>> BEGIN TEXT BLOCK

Minimum Height Trees — Coding Interview Walkthrough
You’re in a coding interview. The interviewer says: “Given a tree with n nodes, find all roots that minimize the height.” You know that brute-force BFS from every node would work, but it’s O(n^2). The efficient approach is less obvious: iteratively trim leaves until 1 or 2 nodes remain. Those remaining nodes are the centers of the tree, the roots of all Minimum Height Trees. LeetCode #310.
This walkthrough covers why leaf trimming works, the connection to the tree’s diameter, and the implementation details that trip up candidates.
The Problem
Given a tree of n nodes labeled 0 to n-1 as an undirected graph (edges), find all nodes that form roots of Minimum Height Trees (MHTs). Trees with those roots have the minimum possible height. There are at most 2 such roots. (LeetCode #310)
Example 1
Input
n = 4, edges = [[1,0],[1,2],[1,3]]
Output
[1]
Node 1 is the center. Rooting the tree at node 1 gives height 1. Rooting at any leaf (0, 2, or 3) gives height 2.
Example 2
Input
n = 6, edges = [[3,0],[3,1],[3,2],[3,4],[5,4]]
Output
[3, 4]
Both nodes 3 and 4 are centers. They’re adjacent, each giving a tree of height 2.
Already comfortable with the solution? Practice it in a mock interview →
What Interviewers Are Actually Testing
Minimum Height Trees tests whether you can move beyond brute force and recognize a graph-theoretic property: the optimal roots are always the center(s) of the tree’s longest path.
| Skill | What Interviewers Observe |
|---|---|
| Topological/leaf trimming insight | Do you recognize the iterative leaf-removal approach? |
| At most 2 roots | Do you know there are always at most 2 MHT roots? |
| Degree tracking | Do you use degree counts to identify current leaves? |
| BFS-like layered removal | Do you process all current leaves at once per round? |
| Edge case: n=1 | Do you return [0] for a single node? |
Step 1: Clarifying Questions
-
Is the input guaranteed to be a valid tree? Yes.

>> END TEXT BLOCK

[GOAL 1]:
Render this sentence from the Minimum Height Trees walkthrough in French: "Those remaining nodes are the centers of the tree, the roots of all Minimum Height Trees."
[GOAL 2]:
Name every skill listed in the "Skill" column of the table in the Minimum Height Trees walkthrough.
[GOAL 3]:
Resume the Minimum Height Trees walkthrough after its final sentence.
The lines that follow are not needed for any of this work.

>> BEGIN DATA SEGMENT

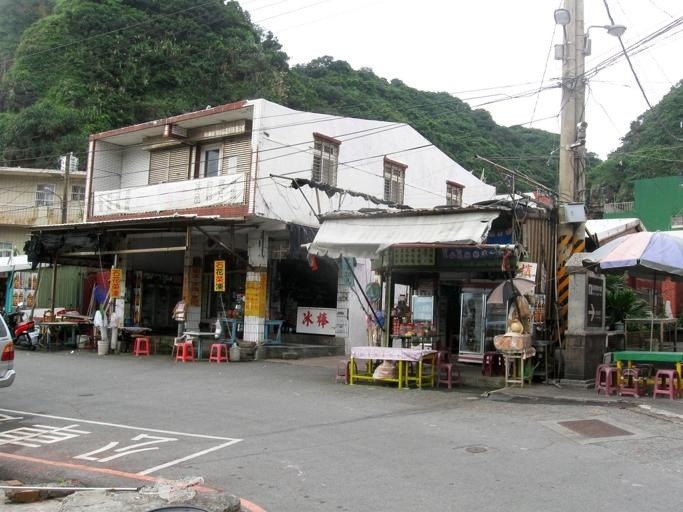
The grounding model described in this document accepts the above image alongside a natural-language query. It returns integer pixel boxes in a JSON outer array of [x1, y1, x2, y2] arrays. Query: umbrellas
[[484, 274, 536, 323], [581, 229, 683, 351]]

>> END DATA SEGMENT

[RESPONSE 1]:
Ces nœuds restants sont les centres de l'arbre, les racines de tous les arbres de hauteur minimale.

[RESPONSE 2]:
- Topological/leaf trimming insight
- At most 2 roots
- Degree tracking
- BFS-like layered removal
- Edge case: n=1

[RESPONSE 3]:
n-1edges, no cycles, fully connected. This means every node is reachable. -
Can
nbe 1? Yes. A single node is its own root. Return[0]. -
Can
nbe 2? Yes. Both nodes are leaves and both are MHT roots. Return[0, 1]. -
Are there at most 2 MHT roots? Always. The MHT roots are the center(s) of the tree’s diameter. A path has either one center (odd length) or two (even length).
Step 2: A First (Non-Optimal) Idea
BFS from every node to compute the tree height when rooted at that node. Return the node(s) with the minimum height.
from collections import defaultdict, deque
def findMinHeightTrees_brute(n, edges):
if n == 1:
return [0]
adj = defaultdict(list)
for u, v in edges:
adj[u].append(v)
adj[v].append(u)
def bfs_height(root):
visited = {root}
queue = deque([root])
height = -1
while queue:
height += 1
for _ in range(len(queue)):
node = queue.popleft()
for neighbor in adj[node]:
if neighbor not in visited:
visited.add(neighbor)
queue.append(neighbor)
return height
heights = [bfs_height(i) for i in range(n)]
min_h = min(heights)
return [i for i, h in enumerate(heights) if h == min_h]| Approach | Time | Space |
|---|---|---|
| BFS from every node | O(n^2) | O(n) |
| Leaf trimming | O(n) | O(n) |
Step 3: The Key Insight
The roots of MHTs are the “centers” of the tree, the midpoint(s) of its longest path (diameter). To find them, iteratively trim all current leaves until 1 or 2 nodes remain. Those are the MHT roots. This works because leaves can never be optimal roots: for any leaf, its neighbor is always a better root (strictly lower height).
The algorithm is analogous to topological sort on an undirected tree: peel off the outermost layer (leaves) repeatedly, and what remains is the core.
Step 4: Optimal Strategy
- Build an adjacency set for each node.
- Identify all initial leaves (nodes with degree 1).
- While more than 2 nodes remain:
- Remove all current leaves and their edges.
- Any neighbor whose degree drops to 1 becomes a new leaf.
- Return the remaining 1 or 2 nodes.
Python Implementation
from collections import defaultdict, deque
def findMinHeightTrees(n: int, edges: list[list[int]]) -> list[int]:
if n == 1:
return [0]
adj = defaultdict(set)
for u, v in edges:
adj[u].add(v)
adj[v].add(u)
# Initialize leaves (degree 1)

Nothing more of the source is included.